───── Фрагмент документа ─────

Я дочитала до того места, когда Юра Живаго упал в обморок после молитвы об умершей матери. Мне показалось, что я иначе поняла смысл происходящего в книге. Вот недавно осиротевший мальчик приехал в имение своего дяди Николая Веденяпина. Вышел на косогор и увидел на горизонте нитку железной дороги с далеким дымком паровоза. Обычно Юра каждый день молился об умершей матери и об отце, которого никогда не видел, но знал, что он существует. В этот раз он настолько был потрясен недавними похоронами, что молился и думал только о ней. И, словно спохватившись, сказал себе, что об отце помолится после. И потерял сознание. В мире что-то изменилось…
Оказалось, что когда мальчик не помолился о заблудшем отце, то единственная чистая душа сама, не зная об этом, перестала удерживать его — в пространстве жизни. И тогда тот погиб, покончил с собой, выпрыгнув из того самого поезда, дымок которого заметил Юра на горизонте. С этого звука свистка и набирает ход роман.
Можем ли мы в своем мире рассмотреть нечто подобное, успеваем ли связать события, увидеть невидимое? Выходило так, что Пастернак буквально с первых же страниц говорит о том, что мир держится нашим усилием любви и воли или рушится от нашего безволия или равнодушия. Значит, многое зависит от внутренних усилий? Разве я не знала об этом раньше? Знала. Но смогу ли я сейчас удержать мир внутри и вовне себя, или он распадется на осколки? Собственно, герою — «Живаго» — это так до конца и не удалось…
А может быть, я просто нахожусь под обаянием текста и ничего подобного никогда не может произойти? Мир каждый раз распадается, части его никак не связаны друг с другом, и все пересечения — случайны. И войны, и разрушения, и гибель не предотвратить, не остановить. Зло как огненный шар несется, сжигая все на своем пути. Мы каждый раз просим о помощи и не получаем ответа.
Вдруг все замерло. Затихла капель. Почему-то пошел снег. Стояли февральские дни, когда зима и весна за день несколько раз сменяли друг друга. Уже подступал вечер, и тут на крыльцо поднялись посетители. Их было двое. Мужчина и женщина лет пятидесяти. Иногда я пыталась отгадать, какие отношения связывают людей, которые сюда пришли. Но сейчас я была под впечатлением от чтения и в некотором тумане от своих размышлений, поэтому заговорила сразу и вдруг.
Я рассказывала им, что в этой столовой сходятся многие главные сюжеты судьбы Пастернака. Вот фотография с именин его жены, Зинаиды Николаевны, конца октября 1958 года, где Пастернак узнает о присуждении ему Нобелевской премии. Мы становимся свидетелями его счастья и триумфа. Но пройдет всего день, и он станет гонимым и преследуемым толпой. И этот стол, за которым шло торжество, — всего через полтора года станет столом поминальной скорби. Но кажется, что Пастернак заранее знал, что так и будет, и не уклонялся со своего пути. С самого начала, когда не стал музыкантом, хотя мечтал им быть, когда не стал философом, хотя все шло именно к этому. Он все время будто бы сбивался с дороги, хотя на самом деле пытался ее найти. Эта внешняя неясность рисунка его жизни очень огорчала родителей, которых он любил. Но даже сыновняя почтительность не позволяла ему отдаляться от того пути, который был ему предначертан.

───── Исходный перечень ─────

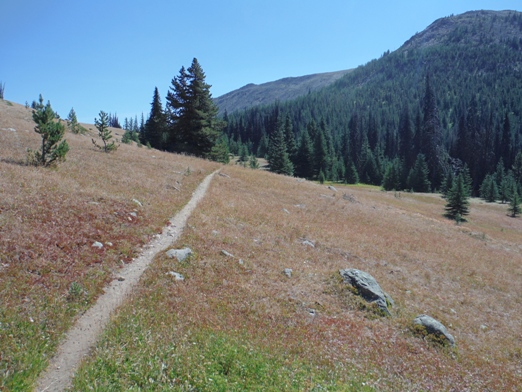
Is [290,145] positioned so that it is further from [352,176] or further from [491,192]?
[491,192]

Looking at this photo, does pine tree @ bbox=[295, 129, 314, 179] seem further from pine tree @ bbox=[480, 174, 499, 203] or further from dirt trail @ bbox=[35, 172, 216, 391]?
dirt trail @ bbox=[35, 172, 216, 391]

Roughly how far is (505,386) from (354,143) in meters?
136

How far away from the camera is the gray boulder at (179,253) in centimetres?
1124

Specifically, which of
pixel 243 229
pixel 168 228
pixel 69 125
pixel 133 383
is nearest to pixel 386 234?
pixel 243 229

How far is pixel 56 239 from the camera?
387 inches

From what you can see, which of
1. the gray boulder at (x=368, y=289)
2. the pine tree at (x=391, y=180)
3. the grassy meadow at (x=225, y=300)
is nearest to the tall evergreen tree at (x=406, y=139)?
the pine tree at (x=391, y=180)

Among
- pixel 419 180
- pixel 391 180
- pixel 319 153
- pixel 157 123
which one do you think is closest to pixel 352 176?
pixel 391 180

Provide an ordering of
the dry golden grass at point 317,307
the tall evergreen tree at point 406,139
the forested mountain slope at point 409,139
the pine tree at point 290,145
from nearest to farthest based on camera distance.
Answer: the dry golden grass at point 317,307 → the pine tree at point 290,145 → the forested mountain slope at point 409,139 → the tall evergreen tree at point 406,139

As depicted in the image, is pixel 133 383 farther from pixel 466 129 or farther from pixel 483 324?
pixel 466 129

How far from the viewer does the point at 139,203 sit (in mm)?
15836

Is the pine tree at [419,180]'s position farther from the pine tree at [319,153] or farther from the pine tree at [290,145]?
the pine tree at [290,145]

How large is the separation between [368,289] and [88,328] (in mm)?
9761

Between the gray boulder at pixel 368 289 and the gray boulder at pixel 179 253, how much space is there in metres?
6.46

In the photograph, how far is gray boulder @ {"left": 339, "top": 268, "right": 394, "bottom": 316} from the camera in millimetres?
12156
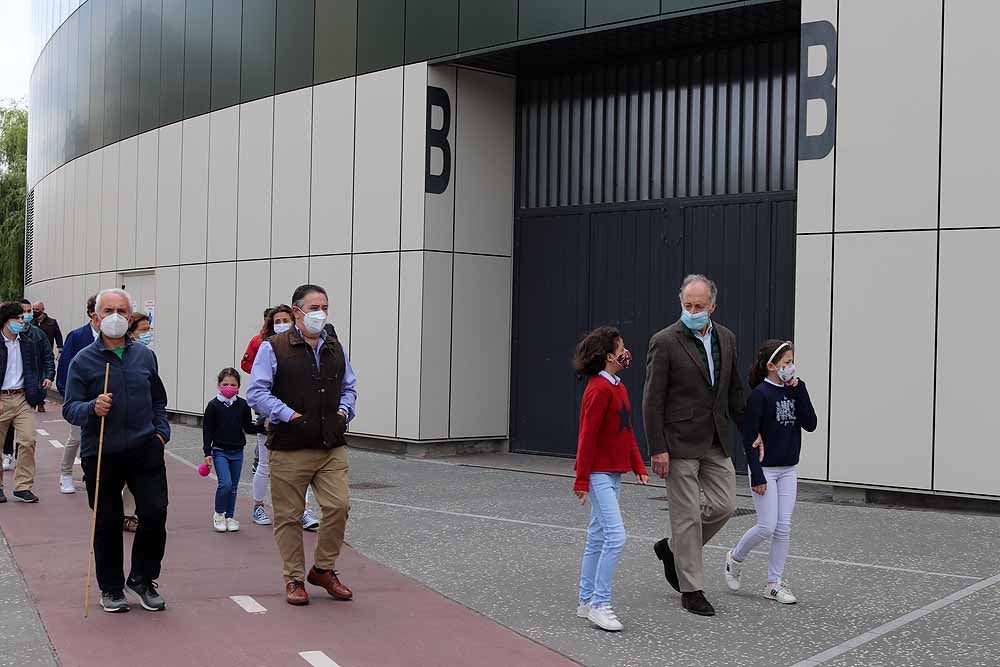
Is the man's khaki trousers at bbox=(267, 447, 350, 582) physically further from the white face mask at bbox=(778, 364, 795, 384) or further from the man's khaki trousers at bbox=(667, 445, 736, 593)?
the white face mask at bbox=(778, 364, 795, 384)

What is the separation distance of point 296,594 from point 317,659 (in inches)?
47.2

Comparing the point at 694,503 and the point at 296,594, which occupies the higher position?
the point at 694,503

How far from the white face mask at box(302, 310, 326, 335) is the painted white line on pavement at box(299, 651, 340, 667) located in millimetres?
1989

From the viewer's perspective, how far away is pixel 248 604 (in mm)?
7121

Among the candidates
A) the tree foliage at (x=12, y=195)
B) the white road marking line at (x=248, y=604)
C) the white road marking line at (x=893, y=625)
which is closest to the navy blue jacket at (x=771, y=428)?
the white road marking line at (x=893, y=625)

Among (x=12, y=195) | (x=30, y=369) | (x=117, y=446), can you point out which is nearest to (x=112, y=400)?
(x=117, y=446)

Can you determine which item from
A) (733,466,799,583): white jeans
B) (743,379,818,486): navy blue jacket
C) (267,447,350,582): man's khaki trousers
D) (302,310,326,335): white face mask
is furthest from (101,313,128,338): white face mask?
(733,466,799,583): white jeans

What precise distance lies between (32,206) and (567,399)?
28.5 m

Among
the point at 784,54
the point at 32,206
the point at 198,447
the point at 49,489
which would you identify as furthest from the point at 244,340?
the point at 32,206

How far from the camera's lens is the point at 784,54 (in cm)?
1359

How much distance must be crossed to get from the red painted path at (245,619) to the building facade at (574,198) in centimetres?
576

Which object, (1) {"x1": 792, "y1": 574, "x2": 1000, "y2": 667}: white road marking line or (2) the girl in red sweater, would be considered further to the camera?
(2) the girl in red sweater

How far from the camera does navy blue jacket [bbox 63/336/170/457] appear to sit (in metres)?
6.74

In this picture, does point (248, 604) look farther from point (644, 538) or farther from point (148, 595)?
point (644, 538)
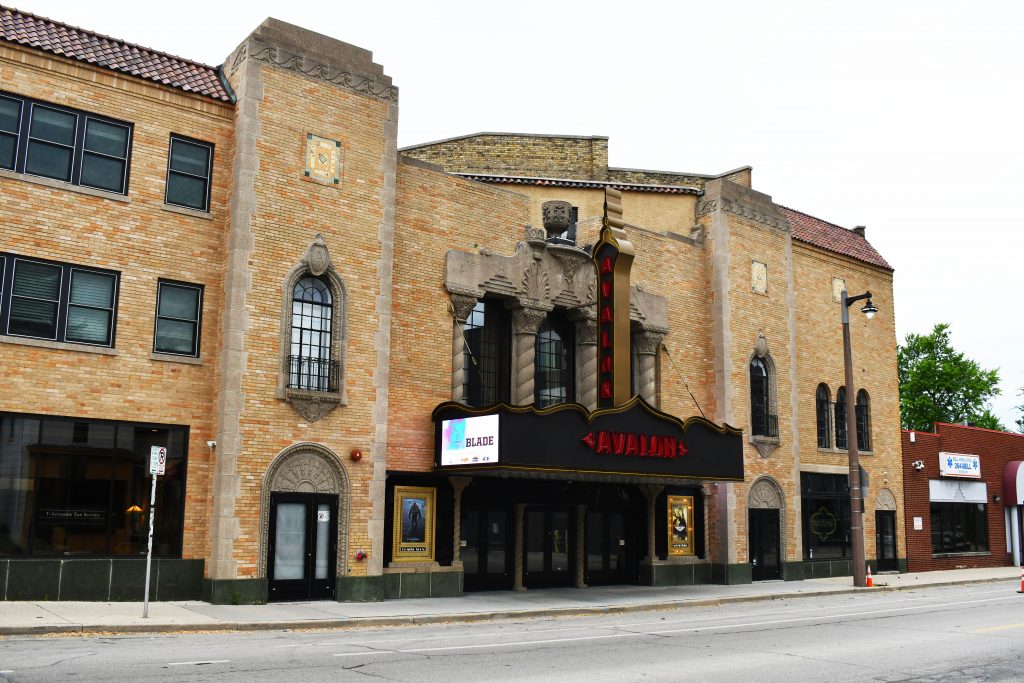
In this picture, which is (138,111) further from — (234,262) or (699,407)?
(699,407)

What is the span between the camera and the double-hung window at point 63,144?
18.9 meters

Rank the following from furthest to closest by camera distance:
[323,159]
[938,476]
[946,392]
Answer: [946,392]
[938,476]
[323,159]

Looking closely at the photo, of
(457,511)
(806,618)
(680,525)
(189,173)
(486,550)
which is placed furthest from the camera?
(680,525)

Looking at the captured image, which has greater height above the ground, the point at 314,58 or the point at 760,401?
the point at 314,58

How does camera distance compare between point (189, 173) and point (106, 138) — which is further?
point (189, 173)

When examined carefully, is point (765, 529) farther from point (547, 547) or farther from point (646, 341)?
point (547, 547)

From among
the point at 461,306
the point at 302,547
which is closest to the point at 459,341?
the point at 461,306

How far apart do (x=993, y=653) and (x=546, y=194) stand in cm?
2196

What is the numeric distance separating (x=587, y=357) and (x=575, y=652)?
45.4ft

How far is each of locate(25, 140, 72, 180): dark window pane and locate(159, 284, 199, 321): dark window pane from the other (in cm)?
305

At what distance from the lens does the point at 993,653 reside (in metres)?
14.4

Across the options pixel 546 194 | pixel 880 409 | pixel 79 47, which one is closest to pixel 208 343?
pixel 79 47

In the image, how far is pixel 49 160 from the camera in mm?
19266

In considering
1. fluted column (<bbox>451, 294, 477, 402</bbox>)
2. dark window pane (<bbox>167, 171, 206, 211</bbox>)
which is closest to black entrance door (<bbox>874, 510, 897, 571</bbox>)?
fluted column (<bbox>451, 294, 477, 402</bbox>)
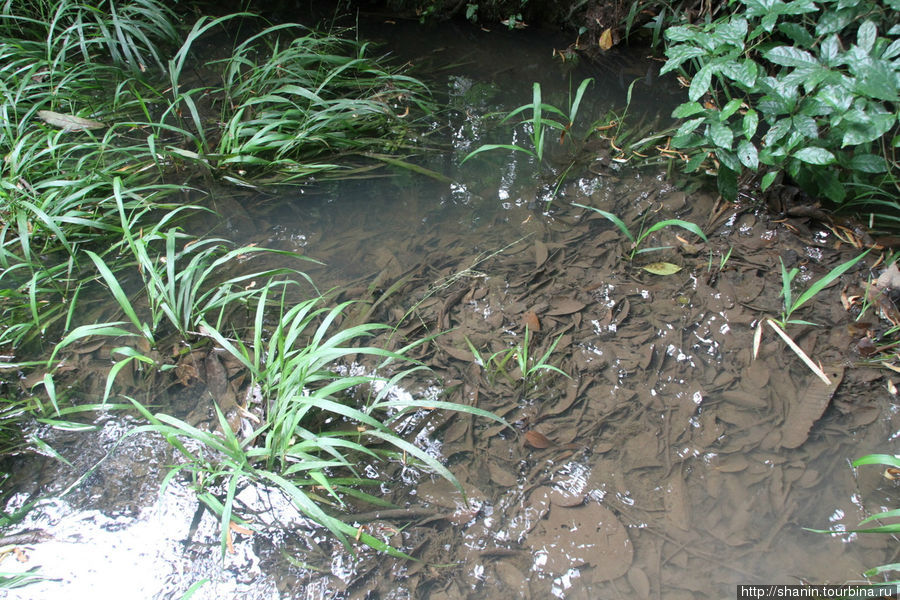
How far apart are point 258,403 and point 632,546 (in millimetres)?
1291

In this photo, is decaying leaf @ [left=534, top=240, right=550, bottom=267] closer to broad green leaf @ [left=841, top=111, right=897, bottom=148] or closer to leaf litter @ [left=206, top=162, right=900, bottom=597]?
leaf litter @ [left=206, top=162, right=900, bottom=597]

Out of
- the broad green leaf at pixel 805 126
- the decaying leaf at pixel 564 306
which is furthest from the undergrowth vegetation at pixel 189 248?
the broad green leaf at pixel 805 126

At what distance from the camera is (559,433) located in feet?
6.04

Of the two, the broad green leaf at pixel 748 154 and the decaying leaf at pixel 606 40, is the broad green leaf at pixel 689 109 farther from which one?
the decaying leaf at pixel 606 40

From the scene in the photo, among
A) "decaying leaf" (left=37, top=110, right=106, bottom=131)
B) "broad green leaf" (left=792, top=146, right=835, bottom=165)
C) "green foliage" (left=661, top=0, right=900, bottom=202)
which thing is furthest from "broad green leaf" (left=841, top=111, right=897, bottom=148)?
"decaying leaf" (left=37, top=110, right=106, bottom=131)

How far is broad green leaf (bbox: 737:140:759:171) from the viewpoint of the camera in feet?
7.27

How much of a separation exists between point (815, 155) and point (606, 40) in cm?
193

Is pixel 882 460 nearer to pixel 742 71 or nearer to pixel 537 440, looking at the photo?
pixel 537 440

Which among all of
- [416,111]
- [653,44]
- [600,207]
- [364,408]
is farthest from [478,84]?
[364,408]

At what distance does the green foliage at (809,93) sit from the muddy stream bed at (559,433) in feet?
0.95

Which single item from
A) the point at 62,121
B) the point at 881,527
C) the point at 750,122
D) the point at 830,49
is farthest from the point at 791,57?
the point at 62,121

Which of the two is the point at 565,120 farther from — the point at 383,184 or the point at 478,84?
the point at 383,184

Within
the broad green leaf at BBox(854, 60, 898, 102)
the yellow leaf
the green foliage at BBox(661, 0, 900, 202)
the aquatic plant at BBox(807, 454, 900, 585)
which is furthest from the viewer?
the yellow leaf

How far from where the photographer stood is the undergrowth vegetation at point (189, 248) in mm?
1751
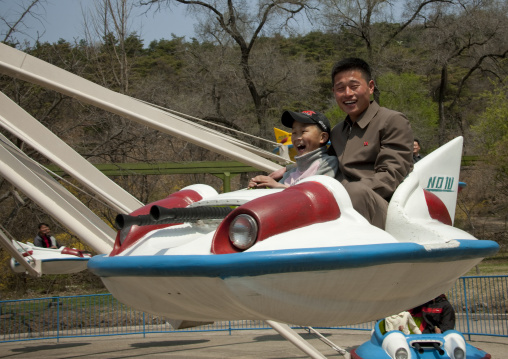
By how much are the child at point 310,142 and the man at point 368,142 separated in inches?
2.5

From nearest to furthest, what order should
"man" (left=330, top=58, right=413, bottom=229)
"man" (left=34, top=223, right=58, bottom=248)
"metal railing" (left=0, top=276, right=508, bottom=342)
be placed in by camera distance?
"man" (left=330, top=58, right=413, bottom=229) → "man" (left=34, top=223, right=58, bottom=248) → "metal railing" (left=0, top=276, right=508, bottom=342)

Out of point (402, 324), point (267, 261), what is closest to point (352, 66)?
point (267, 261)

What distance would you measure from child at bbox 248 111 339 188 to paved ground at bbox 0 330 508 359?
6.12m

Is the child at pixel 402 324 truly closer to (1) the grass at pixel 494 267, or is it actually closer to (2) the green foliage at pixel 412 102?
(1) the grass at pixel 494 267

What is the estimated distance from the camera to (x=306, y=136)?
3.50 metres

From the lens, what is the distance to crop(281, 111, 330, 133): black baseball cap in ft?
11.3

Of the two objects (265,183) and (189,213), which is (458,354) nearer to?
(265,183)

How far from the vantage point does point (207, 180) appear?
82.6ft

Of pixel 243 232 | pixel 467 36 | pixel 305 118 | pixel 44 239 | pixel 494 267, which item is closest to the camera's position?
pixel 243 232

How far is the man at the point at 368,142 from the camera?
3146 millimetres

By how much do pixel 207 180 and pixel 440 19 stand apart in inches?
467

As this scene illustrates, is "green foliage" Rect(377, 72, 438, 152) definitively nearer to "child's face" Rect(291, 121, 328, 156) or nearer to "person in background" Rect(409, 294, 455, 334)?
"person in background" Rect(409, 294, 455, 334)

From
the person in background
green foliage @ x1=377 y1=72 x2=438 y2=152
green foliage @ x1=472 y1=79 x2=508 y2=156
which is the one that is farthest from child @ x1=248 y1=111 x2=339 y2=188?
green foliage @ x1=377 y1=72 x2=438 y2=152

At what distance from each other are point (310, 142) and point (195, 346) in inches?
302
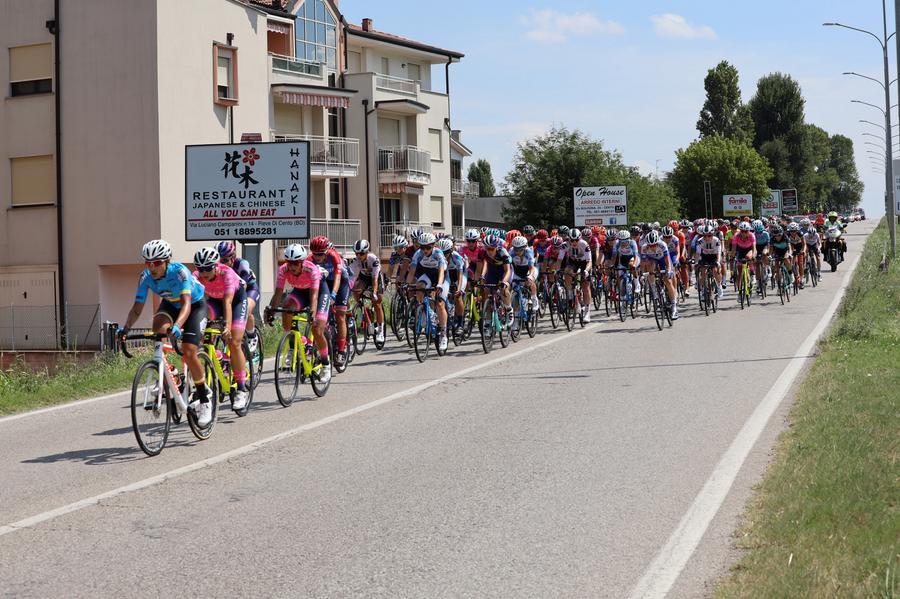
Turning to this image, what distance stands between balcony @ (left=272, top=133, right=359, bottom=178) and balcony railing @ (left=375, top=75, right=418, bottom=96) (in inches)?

─────

Продолжите текст с размышлениями о романе Пастернака, начиная сразу после его последнего предложения.

▸ **Ожидаемый результат**:
Мы перешли в комнату его жены Зинаиды Николаевны Нейгауз. И здесь была история про ужасный 1929 год, когда все изменилось и начался «великий перелом». А потом пришла безысходность. Тупик. И выстрел Маяковского ударил по сердцу. Поездка в Ирпень, вспыхнувшее чувство к Зинаиде Нейгауз, — было разрешением, выходом из того тупика. Взгляд женщины до определенного времени был как бы отсутствующим, и вдруг в ней словно что-то провернулось, и она посмотрела на меня с вызовом. И хмурясь, и перебивая себя, она заговорила. Вот, вы, мол, сказали, что Пастернак всегда выбирал путь отказа от всего того, что буквально шло ему в руки, что он уклонялся от прямых и очевидных решений, а как же этот выбор? Зинаида Нейгауз? Жена близкого друга? Ведь в тартарары полетели две семьи. Как же так? Мужчина слушал женщину довольно напряженно. И я вдруг почувствовала, что она спрашивает не про Пастернака. Что ей надо сейчас отвечать что-то про ее жизнь, которой я не знаю и не могу знать. И стало не по себе. Я замечала, что люди приходят сюда с некоторым внутренним вопросом, касающимся их судьбы. «Как к священникам», — подумалось тогда.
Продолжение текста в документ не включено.